I'm following an example on finding the principal axes of a $45^\circ$ right triangle lamina with constant mass density. The example first shows how to find the principal moments of inertia about the center of mass, which gave the following result for the inertia tensor:
\begin{align}
\mathbf{I}
=\dfrac{ma^2}{3}
\begin{pmatrix}
\dfrac{1}{2} & 0 & 0
\\
0 & \dfrac{1}{2} & 0
\\
0 & 0 & 1
\end{pmatrix}
\end{align}
Here, $m$ is the mass and $a$ is the length of one side of the triangle.
Now, the example uses the parallel axis theorem to find the principal axes of the system. I attempted to find the first principal axis on my own before referencing the example using the parallel axis theorem as a starting point. My approach was to find the center of mass (COM) of the $x$ and $y$ components, which gave the position of the COM for the triangle. Then, using the parallel axis theorem, calculate the principal axes. But, my result differed by a small amount due to the COM calculation.
I'll first show my work for one principal axis, then state the result of the example.
\begin{align}
x_{cm} &= \dfrac{1}{m} \int_A x dA
\\[.5em]
&= \dfrac{2}{a^2} \int_0^a \int_0^{a-y} x dx dy
\\[.5em]
&= \dfrac{a}{3}
\end{align}
By symmetry, $y_{cm} = x_{cm} = \dfrac{a}{3}$. So the position of the COM of the triangle is $\big ( \dfrac{a}{3}, \dfrac{a}{3}, 0 \big )$.

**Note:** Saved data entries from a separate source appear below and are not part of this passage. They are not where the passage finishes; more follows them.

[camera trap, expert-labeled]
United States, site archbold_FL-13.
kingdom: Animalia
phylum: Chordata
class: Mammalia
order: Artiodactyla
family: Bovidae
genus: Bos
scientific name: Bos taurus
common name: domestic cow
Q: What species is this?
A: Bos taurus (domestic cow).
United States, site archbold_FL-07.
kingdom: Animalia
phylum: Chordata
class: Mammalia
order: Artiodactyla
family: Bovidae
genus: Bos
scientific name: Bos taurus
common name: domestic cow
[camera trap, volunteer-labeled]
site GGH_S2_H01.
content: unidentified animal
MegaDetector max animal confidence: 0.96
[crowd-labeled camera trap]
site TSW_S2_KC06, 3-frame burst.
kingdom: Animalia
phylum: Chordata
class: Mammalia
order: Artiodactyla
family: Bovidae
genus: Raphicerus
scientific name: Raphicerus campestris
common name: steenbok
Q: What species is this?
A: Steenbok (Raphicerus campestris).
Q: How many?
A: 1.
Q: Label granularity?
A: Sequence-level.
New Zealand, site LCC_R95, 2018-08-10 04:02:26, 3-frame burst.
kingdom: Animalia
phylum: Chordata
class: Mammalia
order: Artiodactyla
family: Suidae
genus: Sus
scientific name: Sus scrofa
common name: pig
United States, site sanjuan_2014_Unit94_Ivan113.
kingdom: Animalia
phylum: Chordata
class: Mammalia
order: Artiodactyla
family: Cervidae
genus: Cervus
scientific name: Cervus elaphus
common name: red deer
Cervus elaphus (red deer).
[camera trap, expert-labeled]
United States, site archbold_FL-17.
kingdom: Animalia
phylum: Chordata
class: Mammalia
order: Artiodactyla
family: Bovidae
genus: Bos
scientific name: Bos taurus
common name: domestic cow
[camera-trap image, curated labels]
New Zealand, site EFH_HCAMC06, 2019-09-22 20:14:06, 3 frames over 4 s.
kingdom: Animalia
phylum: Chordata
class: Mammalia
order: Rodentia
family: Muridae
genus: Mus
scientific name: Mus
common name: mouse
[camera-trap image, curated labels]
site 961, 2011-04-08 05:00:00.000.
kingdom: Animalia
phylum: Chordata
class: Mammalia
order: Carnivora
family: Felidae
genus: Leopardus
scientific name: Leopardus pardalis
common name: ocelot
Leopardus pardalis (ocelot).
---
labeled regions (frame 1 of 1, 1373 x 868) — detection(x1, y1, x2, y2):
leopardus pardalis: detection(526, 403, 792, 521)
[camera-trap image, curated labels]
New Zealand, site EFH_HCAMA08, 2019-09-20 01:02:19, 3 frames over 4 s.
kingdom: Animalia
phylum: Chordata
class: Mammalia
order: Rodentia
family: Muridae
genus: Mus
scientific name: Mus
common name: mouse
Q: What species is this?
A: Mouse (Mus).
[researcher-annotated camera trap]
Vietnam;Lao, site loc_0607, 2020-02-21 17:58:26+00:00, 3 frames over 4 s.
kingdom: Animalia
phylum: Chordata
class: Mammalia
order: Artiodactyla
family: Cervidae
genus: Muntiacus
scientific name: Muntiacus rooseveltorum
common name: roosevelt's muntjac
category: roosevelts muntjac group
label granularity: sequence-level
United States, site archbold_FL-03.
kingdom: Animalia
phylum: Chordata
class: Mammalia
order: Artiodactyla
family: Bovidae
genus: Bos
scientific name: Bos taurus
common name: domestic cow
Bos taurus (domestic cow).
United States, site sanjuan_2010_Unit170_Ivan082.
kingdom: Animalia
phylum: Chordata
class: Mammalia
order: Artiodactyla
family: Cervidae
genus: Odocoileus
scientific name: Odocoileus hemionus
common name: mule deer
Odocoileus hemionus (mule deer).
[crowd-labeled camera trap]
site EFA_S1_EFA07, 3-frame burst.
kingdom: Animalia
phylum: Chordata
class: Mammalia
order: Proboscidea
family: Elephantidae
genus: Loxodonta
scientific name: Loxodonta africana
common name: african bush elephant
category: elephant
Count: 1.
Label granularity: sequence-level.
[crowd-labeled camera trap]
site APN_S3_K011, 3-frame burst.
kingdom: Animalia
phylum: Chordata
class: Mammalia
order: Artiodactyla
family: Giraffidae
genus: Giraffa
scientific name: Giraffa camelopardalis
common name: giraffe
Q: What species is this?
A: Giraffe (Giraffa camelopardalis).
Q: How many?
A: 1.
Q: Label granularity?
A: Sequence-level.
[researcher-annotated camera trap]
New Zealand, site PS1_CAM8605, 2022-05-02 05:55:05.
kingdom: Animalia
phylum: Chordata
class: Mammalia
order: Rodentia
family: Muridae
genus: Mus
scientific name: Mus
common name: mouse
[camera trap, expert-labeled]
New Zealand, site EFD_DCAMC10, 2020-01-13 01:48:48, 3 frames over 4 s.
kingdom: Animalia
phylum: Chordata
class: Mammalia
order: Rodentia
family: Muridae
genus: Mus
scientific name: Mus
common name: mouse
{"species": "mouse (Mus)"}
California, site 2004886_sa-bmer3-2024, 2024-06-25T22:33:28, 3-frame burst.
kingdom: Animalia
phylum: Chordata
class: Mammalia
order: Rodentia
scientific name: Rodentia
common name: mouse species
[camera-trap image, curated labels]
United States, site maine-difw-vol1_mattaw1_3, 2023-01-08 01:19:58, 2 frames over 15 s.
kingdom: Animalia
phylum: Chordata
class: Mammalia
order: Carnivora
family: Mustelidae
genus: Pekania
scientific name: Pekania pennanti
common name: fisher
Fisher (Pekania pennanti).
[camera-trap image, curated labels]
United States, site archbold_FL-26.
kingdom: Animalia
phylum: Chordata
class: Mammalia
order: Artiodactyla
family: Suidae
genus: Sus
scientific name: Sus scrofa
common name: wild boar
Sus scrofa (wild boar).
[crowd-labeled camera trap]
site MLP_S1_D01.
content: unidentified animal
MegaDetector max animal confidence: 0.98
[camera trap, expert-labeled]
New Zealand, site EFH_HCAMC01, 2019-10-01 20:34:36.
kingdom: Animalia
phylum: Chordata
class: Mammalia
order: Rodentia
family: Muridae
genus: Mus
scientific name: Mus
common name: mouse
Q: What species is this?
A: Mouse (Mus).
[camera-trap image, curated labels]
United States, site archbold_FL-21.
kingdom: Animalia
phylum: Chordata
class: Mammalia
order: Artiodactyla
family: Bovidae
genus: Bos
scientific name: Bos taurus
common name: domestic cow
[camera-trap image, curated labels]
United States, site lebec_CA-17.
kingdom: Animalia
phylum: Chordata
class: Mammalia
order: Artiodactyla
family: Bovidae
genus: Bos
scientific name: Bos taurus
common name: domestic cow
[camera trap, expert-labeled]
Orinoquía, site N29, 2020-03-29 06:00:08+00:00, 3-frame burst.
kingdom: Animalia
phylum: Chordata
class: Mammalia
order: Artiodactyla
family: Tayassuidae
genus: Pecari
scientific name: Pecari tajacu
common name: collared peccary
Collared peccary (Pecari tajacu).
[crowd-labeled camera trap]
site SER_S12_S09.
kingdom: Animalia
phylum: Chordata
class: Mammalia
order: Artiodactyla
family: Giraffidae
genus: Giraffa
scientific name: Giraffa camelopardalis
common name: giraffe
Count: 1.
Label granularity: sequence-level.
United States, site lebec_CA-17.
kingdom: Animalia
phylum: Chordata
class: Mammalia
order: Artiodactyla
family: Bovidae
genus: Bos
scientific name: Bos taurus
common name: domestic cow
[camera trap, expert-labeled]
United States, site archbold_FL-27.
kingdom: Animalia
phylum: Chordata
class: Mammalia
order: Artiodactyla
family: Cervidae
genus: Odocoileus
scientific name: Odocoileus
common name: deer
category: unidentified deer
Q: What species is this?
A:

Calculating the principal axis for the $x$-component, we have
\begin{align}
I_1 & = I_{xx} + mr_0^2
\end{align}
Let $r_0^2 = x_{cm}^2 + y_{cm}^2 = \dfrac{2a^2}{9}$. So,
\begin{align}
I_1 & = \dfrac{ma^2}{6} + \dfrac{2ma^2}{9} = \dfrac{7ma^2}{18}
\end{align}
According to the example, this is incorrect. The example says the center of mass is $y_{cm} = \dfrac{a}{3}$, with coordinates $(0,\dfrac{a}{3},0)$. Which then changes $r_0$ to $r_0^2 = y_{cm}^2 = \dfrac{a^2}{9}$. This changes the result slightly, giving $I_1 = \dfrac{ma^2}{18}$.
Why is the $x$-component of the COM disregarded here?
Best Answer
When you are computing a moment of inertia around the $x$ axis, what matters is the distance from the mass to the $x$ axis, not the distance from the mass to the origin.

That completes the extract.